Work to complete: All lines below starting at the one that holds "this 900×675 image." and ending at the one that holds "this 618×340 image." should be printed exactly, ends included. Pictures should not be printed, nor anything else.

Input for this task below:

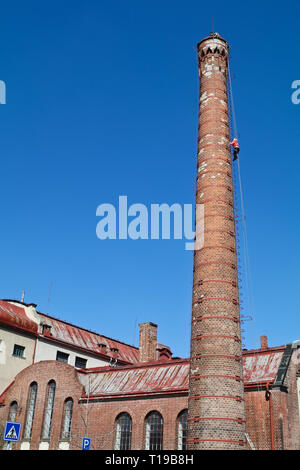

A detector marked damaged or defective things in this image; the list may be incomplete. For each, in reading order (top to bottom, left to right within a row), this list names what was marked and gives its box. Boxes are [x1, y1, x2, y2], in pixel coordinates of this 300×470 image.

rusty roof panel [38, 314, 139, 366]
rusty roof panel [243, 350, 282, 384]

End of Input for this task.
Input for this task below:

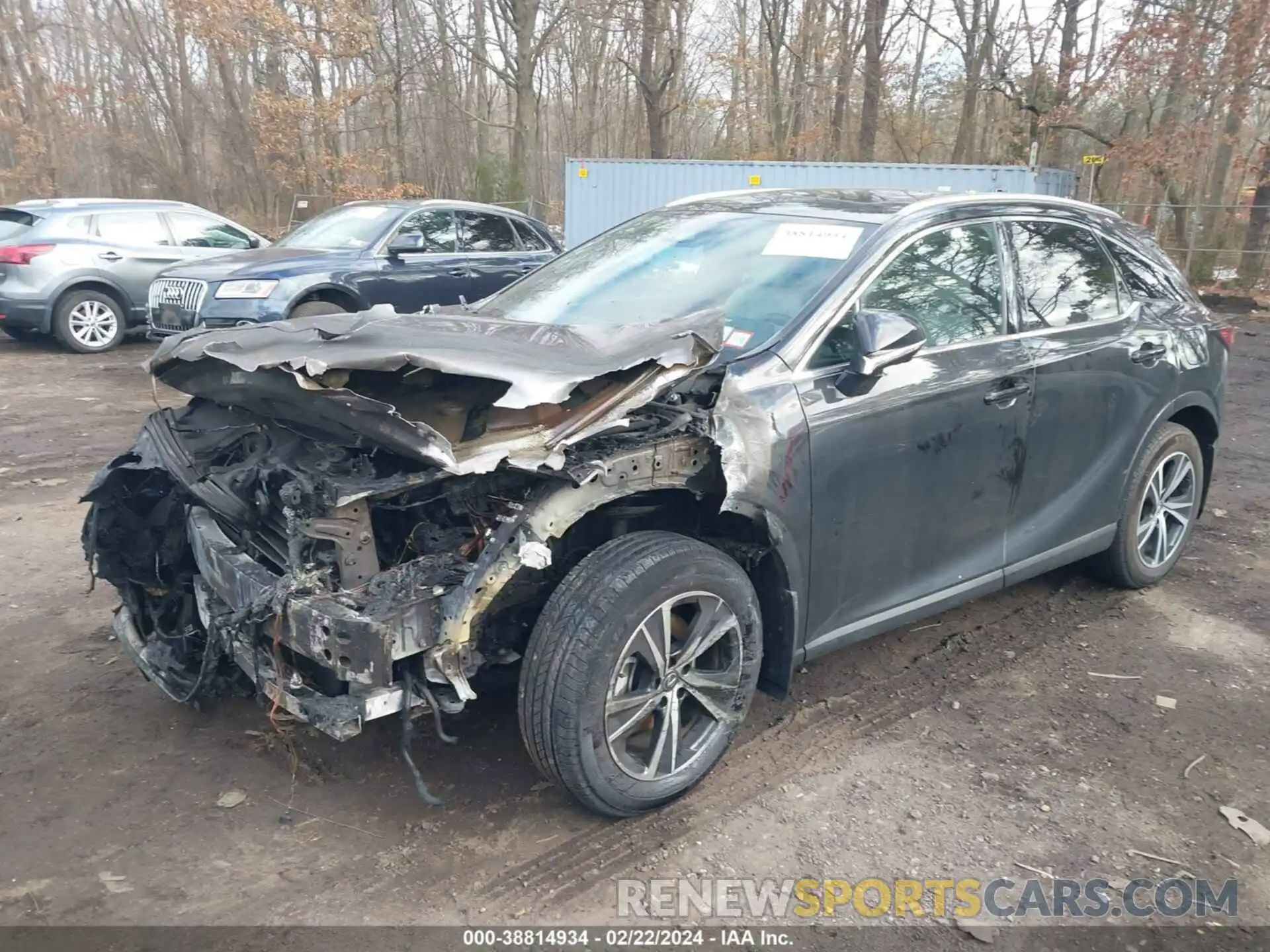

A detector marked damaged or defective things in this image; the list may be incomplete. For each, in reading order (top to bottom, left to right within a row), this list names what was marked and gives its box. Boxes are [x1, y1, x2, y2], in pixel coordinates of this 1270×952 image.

End of Input for this task.
Input for this task below:

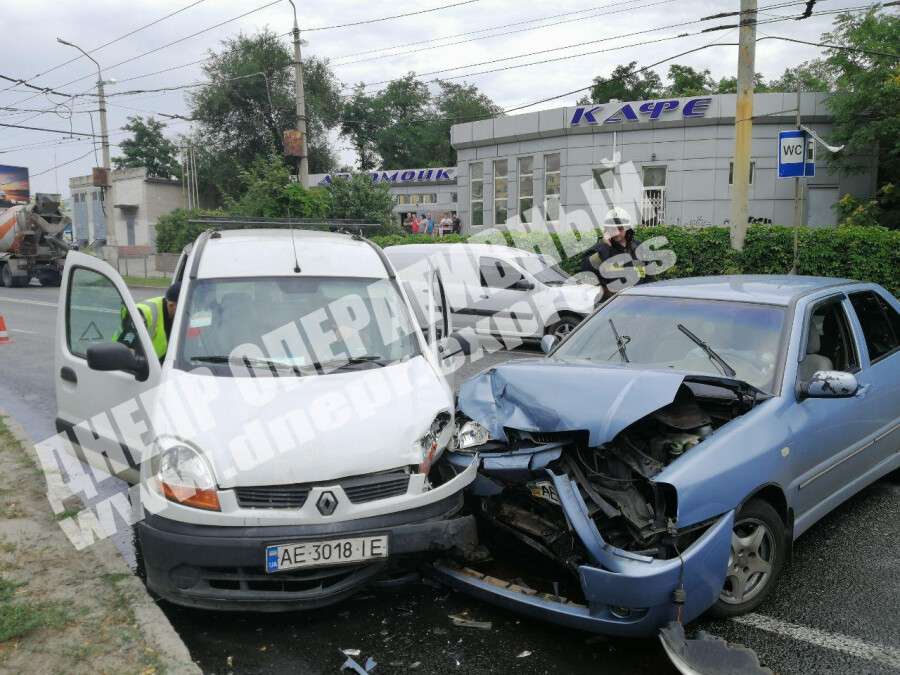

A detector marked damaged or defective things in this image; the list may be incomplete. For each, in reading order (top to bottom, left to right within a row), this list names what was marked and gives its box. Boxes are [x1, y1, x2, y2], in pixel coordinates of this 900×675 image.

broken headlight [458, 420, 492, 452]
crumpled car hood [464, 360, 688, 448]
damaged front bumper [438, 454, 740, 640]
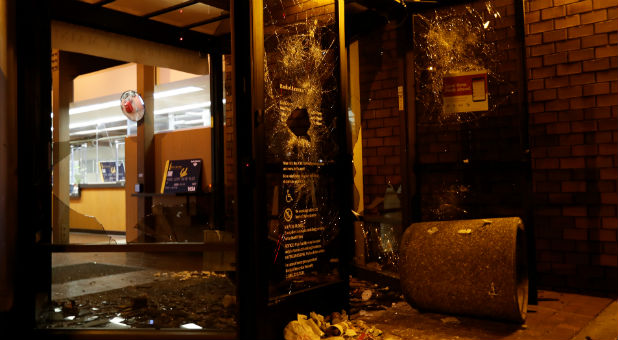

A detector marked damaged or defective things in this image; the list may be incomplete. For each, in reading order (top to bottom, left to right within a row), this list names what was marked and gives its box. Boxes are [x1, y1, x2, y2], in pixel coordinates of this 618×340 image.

End of Input for this task.

Response area:
A detector marked damaged or defective things in this image; the list may be incomplete. For each, in reading order (top to bottom, left to right within a row), this list names what was marked and gives its box. Boxes are [x1, y1, x2, y2], in pixel coordinates of this 900×675 image.

broken headlight [458, 420, 492, 452]
crumpled car hood [464, 360, 688, 448]
damaged front bumper [438, 454, 740, 640]

A detector marked damaged or defective things in this image; the list may be incomplete. For each, in reading order (top to bottom, left to right within a row), this list names what was marked and gives its box. Boxes are [x1, y1, x2, y2], in pixel coordinates of this 618×340 image.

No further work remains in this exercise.